Konuşmanın ardından basın mensuplarına açıklamalarda bulunan Yıldırım, Halep’te tüm dünyanın gözü önünde 15 gün boyunca bir bombardımanın yaşandığına dikkat çekti. Bombardıman sonucunda birçok insanın şehit olduğunu belirten Yıldırım, "Fakat dünya buna sessiz kaldı. STK’lar harekete geçti. İHH olarak konvoy düzenledik ve dünyaya çağrıda bulunduk. Bu çağrı bir baskı oluşturdu ve dünya liderleri harekete geçti. STK’lar bu tip olaylarda çok hızlı hareket edebilmeli. Eğer daha önceden bu hareketi yapabilmiş olsaydık belki de daha çok insanın kurtuluşuna vesile olacaktık. Reyhanlı’da çok kalabalık bir miting gerçekleştirdik.

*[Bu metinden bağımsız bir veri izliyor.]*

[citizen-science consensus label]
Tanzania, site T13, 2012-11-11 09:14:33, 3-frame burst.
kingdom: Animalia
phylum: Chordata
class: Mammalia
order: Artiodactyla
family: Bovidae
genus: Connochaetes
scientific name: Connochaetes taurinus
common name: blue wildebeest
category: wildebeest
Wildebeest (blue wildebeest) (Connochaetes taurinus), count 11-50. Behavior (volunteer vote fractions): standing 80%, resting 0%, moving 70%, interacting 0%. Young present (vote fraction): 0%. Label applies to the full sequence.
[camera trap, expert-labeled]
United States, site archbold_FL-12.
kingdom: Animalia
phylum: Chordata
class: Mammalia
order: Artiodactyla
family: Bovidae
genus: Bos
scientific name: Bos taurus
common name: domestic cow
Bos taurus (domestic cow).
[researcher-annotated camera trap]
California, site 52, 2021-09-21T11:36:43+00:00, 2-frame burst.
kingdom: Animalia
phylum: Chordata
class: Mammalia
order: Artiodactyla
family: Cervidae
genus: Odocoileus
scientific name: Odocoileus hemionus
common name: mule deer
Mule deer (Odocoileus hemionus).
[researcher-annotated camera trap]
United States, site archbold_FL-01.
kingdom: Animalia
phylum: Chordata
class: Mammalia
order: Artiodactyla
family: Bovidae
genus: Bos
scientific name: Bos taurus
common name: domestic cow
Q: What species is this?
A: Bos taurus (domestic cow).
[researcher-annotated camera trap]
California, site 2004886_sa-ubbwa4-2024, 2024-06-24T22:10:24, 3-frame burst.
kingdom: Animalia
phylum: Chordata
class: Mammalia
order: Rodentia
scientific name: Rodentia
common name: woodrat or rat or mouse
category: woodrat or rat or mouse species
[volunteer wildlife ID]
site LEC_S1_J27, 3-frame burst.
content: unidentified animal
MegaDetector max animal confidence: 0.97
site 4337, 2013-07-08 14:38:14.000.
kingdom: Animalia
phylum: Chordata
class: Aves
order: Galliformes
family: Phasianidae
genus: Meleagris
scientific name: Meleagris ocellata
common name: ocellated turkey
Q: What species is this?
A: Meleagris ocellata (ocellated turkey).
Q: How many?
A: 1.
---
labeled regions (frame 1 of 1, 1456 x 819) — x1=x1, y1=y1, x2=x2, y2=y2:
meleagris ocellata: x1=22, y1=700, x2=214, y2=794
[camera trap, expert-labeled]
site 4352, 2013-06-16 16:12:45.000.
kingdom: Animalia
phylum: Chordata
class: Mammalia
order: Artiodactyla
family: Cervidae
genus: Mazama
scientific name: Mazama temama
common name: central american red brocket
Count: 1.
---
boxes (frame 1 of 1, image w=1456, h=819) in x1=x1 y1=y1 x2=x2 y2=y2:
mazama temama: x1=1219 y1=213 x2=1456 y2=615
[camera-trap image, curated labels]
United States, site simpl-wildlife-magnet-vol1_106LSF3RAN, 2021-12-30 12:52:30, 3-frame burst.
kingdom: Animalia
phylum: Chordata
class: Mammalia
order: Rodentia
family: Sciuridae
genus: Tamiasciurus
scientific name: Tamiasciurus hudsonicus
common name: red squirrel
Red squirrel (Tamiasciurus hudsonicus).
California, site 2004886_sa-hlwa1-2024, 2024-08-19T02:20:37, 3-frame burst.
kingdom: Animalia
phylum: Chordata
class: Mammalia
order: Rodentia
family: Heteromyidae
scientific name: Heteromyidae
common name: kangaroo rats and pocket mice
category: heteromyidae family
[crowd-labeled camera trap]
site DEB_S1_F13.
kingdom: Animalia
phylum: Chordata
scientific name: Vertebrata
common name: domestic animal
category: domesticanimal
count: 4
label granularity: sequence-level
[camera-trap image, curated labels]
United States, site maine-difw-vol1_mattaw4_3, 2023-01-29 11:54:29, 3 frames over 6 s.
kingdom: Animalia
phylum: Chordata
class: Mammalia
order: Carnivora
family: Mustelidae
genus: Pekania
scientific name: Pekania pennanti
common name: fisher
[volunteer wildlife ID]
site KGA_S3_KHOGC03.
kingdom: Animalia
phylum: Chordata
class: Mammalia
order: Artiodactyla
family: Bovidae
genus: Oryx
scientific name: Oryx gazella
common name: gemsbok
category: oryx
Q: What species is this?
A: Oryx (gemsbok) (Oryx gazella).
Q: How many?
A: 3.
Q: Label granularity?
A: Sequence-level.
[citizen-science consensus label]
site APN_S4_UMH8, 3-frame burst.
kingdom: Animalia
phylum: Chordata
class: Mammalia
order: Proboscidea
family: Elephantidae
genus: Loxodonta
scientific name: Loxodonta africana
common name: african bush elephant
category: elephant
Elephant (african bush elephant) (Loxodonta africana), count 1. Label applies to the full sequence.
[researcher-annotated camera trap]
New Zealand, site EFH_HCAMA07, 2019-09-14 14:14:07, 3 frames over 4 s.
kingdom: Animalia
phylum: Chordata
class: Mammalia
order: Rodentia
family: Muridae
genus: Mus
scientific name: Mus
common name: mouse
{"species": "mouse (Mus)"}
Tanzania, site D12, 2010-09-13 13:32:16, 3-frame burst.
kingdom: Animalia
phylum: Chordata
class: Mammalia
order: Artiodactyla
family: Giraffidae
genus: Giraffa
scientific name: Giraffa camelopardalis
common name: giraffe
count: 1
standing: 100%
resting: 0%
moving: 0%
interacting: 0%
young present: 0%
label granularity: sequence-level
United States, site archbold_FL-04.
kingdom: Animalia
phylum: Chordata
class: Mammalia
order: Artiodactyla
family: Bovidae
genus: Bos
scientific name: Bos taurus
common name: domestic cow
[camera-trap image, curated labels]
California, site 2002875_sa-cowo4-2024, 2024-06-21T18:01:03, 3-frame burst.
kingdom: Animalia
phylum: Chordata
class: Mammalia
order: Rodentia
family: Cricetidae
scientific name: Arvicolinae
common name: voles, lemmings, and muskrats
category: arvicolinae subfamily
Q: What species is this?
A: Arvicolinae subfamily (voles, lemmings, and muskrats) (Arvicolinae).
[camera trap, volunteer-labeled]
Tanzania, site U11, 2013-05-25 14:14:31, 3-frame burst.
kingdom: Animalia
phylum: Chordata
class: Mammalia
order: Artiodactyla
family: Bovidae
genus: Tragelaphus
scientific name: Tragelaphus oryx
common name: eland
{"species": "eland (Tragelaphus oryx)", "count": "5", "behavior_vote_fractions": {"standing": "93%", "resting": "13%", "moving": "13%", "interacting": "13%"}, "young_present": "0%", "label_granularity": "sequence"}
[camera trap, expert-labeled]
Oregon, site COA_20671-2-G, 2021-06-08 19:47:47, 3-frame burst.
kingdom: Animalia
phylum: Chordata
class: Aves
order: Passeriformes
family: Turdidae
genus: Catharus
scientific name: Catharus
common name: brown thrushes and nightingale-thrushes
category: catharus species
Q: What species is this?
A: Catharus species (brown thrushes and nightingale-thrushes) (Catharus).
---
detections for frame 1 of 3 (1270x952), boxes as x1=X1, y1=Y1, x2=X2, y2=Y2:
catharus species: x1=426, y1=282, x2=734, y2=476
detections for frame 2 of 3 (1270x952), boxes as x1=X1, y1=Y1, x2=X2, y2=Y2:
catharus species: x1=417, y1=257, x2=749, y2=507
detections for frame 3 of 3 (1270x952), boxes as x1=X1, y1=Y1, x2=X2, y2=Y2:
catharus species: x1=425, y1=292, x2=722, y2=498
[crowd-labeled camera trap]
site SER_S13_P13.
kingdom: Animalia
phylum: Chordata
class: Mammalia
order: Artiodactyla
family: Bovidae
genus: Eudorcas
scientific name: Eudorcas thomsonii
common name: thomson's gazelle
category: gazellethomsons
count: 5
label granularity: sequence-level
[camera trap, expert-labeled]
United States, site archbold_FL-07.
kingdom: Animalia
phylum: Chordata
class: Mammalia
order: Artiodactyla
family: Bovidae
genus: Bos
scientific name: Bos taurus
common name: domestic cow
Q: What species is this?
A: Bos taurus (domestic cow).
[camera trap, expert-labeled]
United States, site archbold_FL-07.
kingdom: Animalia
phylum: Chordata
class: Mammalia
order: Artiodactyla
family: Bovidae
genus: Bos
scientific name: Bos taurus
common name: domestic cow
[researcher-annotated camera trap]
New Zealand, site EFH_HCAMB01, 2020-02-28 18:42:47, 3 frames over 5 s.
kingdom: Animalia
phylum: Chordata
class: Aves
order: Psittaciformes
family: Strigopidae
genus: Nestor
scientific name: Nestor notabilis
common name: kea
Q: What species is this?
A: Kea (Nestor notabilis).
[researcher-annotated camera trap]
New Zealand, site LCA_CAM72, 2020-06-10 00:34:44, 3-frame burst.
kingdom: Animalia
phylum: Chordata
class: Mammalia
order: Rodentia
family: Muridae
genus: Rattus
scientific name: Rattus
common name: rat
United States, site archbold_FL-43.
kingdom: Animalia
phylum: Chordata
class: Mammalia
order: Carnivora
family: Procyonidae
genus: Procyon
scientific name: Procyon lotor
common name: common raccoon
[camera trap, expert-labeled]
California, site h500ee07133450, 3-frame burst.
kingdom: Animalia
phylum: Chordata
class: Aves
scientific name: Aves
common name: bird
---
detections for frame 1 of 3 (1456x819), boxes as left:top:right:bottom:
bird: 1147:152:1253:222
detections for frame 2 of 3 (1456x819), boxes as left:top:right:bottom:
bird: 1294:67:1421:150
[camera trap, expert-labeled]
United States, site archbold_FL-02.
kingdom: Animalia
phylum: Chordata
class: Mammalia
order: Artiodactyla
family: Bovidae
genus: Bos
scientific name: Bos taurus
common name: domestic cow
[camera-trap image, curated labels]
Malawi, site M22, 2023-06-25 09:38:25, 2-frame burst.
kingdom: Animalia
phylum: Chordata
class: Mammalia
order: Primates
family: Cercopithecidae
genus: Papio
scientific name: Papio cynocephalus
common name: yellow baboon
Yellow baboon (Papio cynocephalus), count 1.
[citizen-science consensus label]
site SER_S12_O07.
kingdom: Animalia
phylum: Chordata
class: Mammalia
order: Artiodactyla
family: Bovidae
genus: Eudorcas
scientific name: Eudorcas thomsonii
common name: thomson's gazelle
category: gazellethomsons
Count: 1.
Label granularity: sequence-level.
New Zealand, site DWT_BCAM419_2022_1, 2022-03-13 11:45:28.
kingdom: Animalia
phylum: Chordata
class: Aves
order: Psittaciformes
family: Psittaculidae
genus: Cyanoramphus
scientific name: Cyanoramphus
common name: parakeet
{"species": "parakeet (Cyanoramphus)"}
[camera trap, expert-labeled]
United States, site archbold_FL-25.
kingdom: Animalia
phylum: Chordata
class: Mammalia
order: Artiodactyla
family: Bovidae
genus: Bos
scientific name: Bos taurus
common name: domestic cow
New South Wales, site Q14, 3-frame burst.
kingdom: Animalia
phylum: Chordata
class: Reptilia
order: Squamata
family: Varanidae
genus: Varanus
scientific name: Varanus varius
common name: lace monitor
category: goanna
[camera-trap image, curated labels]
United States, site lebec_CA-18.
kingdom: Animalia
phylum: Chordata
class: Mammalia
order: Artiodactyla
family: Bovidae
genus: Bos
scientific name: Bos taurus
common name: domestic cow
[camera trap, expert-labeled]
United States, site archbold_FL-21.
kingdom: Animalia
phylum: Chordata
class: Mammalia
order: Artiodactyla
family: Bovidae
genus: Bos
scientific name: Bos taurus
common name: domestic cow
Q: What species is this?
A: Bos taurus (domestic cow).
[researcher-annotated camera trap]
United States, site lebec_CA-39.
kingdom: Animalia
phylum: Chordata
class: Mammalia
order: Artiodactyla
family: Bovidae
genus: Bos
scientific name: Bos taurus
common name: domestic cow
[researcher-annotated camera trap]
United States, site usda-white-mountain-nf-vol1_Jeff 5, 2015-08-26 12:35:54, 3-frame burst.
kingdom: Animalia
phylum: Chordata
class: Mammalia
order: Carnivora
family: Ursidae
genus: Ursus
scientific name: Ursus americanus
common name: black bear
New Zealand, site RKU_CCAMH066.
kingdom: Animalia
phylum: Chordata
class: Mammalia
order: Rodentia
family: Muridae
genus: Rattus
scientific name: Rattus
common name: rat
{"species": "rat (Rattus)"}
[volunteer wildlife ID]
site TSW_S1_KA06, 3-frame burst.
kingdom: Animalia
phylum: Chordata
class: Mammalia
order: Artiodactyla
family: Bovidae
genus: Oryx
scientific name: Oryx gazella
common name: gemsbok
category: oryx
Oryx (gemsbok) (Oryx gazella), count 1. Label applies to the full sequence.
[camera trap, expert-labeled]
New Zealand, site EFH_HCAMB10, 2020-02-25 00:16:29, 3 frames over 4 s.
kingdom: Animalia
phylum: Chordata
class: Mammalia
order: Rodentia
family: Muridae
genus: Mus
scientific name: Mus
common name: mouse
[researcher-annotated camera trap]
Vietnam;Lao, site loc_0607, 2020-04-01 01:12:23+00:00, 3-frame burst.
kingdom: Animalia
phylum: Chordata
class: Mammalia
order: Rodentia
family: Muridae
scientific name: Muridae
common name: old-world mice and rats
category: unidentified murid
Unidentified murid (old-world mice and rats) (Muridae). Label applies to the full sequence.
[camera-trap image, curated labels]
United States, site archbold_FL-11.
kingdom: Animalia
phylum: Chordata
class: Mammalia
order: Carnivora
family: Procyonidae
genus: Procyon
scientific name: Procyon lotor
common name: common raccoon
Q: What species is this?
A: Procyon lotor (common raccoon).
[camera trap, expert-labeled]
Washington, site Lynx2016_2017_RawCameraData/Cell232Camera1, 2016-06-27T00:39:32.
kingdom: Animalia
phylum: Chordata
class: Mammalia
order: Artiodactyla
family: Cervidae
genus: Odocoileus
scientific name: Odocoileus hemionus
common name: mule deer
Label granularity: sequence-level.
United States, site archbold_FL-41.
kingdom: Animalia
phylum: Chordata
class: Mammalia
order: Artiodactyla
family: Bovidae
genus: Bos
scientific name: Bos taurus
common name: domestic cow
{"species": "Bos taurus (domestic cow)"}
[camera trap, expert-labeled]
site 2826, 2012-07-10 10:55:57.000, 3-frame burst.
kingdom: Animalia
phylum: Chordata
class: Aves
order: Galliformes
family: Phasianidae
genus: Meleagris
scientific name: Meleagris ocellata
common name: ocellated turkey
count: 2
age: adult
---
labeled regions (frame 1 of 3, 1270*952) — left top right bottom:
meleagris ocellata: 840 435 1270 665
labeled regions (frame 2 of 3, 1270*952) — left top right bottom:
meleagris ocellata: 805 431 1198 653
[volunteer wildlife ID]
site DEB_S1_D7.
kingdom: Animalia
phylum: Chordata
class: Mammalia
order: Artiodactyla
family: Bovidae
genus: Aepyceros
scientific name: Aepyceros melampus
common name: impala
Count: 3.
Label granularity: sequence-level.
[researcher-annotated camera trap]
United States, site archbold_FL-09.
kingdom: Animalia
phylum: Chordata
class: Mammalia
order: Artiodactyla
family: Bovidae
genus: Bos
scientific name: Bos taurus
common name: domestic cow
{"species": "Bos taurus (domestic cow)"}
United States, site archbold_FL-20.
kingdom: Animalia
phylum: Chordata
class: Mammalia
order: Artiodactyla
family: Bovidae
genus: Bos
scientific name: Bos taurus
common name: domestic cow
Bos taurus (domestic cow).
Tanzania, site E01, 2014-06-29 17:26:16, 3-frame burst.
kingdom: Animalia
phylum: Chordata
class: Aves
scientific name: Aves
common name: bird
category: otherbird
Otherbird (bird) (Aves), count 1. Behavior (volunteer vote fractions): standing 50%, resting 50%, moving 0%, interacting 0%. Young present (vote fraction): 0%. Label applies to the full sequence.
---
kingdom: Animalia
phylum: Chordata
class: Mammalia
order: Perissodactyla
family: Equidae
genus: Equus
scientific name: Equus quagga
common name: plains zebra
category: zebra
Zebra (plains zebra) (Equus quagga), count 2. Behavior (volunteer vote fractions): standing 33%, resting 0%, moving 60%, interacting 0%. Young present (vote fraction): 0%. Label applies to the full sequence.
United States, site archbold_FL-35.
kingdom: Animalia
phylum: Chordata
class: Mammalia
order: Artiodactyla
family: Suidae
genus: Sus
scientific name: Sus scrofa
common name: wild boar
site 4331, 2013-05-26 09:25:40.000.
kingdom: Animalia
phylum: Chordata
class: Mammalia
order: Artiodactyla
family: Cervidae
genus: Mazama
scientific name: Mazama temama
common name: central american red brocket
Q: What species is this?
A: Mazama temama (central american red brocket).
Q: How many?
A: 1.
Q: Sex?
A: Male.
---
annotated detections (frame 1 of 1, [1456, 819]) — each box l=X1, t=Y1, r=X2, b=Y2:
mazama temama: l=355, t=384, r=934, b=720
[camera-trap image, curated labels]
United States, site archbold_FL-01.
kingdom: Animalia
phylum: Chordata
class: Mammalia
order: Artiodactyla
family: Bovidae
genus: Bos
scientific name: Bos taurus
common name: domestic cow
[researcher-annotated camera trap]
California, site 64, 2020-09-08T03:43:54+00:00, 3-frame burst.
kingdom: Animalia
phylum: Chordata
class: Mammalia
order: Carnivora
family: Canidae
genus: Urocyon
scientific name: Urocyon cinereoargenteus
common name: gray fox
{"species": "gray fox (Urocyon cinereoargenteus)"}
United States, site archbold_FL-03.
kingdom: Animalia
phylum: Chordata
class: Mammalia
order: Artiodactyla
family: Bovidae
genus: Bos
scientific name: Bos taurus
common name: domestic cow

Bu mitingle beraber bir ateşkes devreye girdi. Türkiye, Rusya ile görüşerek bu ateşkesi sağladı. Bizler de İHH ekibi ile beraber bu tahliyelerin olduğu sıfır noktasına gittik. Tahliyeler boyunca gözlemci olarak görev aldık. Hem Halep’in içerisindeki Suriyelilerin çıkma işlemini takip ettik hem de Şii köyleri içerisinden çıkıp Halep’e gidenleri takip ettik. Bu karşılıklı tahliyelerde, insani ilişkilerin yerine getirilmesi, insan hak ve hukuklarının gözetilmesi için gözlemlerde bulunduk. Sonuç itibariyle tahliyeler tamamlandı fakat anlaşma çerçevesinde olan Zabadani ve Madaya bölgesindeki tahliyelerde en kısa zamanda netleşir ve onlar da biter" dedi.
"HALEP’TEN 45 BİNE YAKIN İNSAN ÇIKTI"
Tahliyeler sırasında insanlığı utandıracak kadar kötü manzaralarla karşılaştığını dile getiren Yıldırım, şunları söyledi:
"Şu ana kadar Halep’ten 45 bine yakın insan çıkartılmış oldu. Oradaki manzarayı sizler de gördünüz bunu anlatmaya gerek yok. İnsanı utandıracak kadar kötü manzaralarla karşılaştık. İlk tahliye anında kundaktaki çocuklar titriyordu. O kundakta titreyen çocuğa bir battaniye verdim ve kucağıma aldım. İnanın aklımın erdiği andan itibaren belki de en lezzetli şeydi o kundakta titreyen çocuğa bir battaniye verip onu tekrar annesine iade etmek. Allah, insanlara bir daha böyle kötü günler yaşatmasın."